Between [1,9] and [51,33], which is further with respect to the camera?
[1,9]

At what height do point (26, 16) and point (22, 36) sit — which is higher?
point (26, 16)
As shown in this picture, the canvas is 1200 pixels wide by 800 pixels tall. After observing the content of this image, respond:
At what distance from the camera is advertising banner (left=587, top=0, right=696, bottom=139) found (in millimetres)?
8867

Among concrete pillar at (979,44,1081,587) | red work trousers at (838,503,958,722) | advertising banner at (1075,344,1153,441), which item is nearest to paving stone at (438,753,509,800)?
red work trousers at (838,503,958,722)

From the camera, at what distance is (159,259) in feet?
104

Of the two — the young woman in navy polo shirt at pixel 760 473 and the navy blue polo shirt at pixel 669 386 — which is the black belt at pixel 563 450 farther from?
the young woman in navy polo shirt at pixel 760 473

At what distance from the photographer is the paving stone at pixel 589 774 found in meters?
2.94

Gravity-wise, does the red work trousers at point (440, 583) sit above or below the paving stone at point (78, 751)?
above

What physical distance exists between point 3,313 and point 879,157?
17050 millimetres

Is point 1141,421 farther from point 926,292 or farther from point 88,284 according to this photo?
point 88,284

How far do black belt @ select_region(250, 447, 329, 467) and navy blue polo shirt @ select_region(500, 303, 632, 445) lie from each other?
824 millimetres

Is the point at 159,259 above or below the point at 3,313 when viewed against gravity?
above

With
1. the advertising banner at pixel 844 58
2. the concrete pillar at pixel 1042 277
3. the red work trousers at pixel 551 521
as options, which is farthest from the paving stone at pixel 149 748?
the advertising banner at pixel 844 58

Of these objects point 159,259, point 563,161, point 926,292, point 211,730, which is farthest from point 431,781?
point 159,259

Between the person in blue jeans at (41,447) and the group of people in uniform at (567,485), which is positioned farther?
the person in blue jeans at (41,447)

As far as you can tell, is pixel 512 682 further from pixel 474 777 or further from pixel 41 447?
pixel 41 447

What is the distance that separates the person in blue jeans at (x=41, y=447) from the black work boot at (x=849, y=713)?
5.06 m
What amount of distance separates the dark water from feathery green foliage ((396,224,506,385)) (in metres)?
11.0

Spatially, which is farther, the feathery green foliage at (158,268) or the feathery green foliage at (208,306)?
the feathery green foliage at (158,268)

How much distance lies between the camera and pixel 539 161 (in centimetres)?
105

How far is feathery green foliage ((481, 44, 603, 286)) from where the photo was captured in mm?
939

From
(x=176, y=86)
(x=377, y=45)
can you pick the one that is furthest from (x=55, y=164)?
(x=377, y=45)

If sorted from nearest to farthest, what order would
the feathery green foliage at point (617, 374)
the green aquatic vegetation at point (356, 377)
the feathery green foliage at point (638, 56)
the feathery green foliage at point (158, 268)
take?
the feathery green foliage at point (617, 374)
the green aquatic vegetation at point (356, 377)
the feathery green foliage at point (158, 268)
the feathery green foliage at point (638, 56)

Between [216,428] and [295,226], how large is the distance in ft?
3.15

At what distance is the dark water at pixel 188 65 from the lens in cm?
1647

• • • • •

STATED PROBLEM: Copy out the records above, beginning with the line that contains "Of these objects" and continuing through the end of the records, with both ends included.

FINAL RESULT:
Of these objects point 159,259, point 563,161, point 926,292, point 211,730, which is farthest from point 431,781?
point 159,259

Between the person in blue jeans at (41,447) and the group of people in uniform at (567,485), which is positioned farther?
the person in blue jeans at (41,447)

As far as you can tell, is pixel 512 682 further from pixel 474 777 or further from pixel 41 447?
pixel 41 447

What is the distance that separates the person in blue jeans at (x=41, y=447) from the black work boot at (x=849, y=713)?
5.06 m
What amount of distance separates the dark water from feathery green foliage ((396,224,506,385)) (in metres)?
11.0

Spatially, which is farther, the feathery green foliage at (158,268) or the feathery green foliage at (208,306)?
the feathery green foliage at (158,268)

How much distance lies between the camera and pixel 539 161 (in centimetres)?
105

How far is feathery green foliage ((481, 44, 603, 286)) from where the photo was captured in mm?
939

From
(x=176, y=86)
(x=377, y=45)
can you pick the one that is furthest from (x=55, y=164)?
(x=377, y=45)

If sorted from nearest to farthest, what order would
the feathery green foliage at point (617, 374)
the green aquatic vegetation at point (356, 377)
the feathery green foliage at point (638, 56)
the feathery green foliage at point (158, 268)
take?
the feathery green foliage at point (617, 374)
the green aquatic vegetation at point (356, 377)
the feathery green foliage at point (158, 268)
the feathery green foliage at point (638, 56)

Between [216,428] and [295,226], how large is the distance in ft?
3.15

At what distance is the dark water at pixel 188 65 from the lens in cm?
1647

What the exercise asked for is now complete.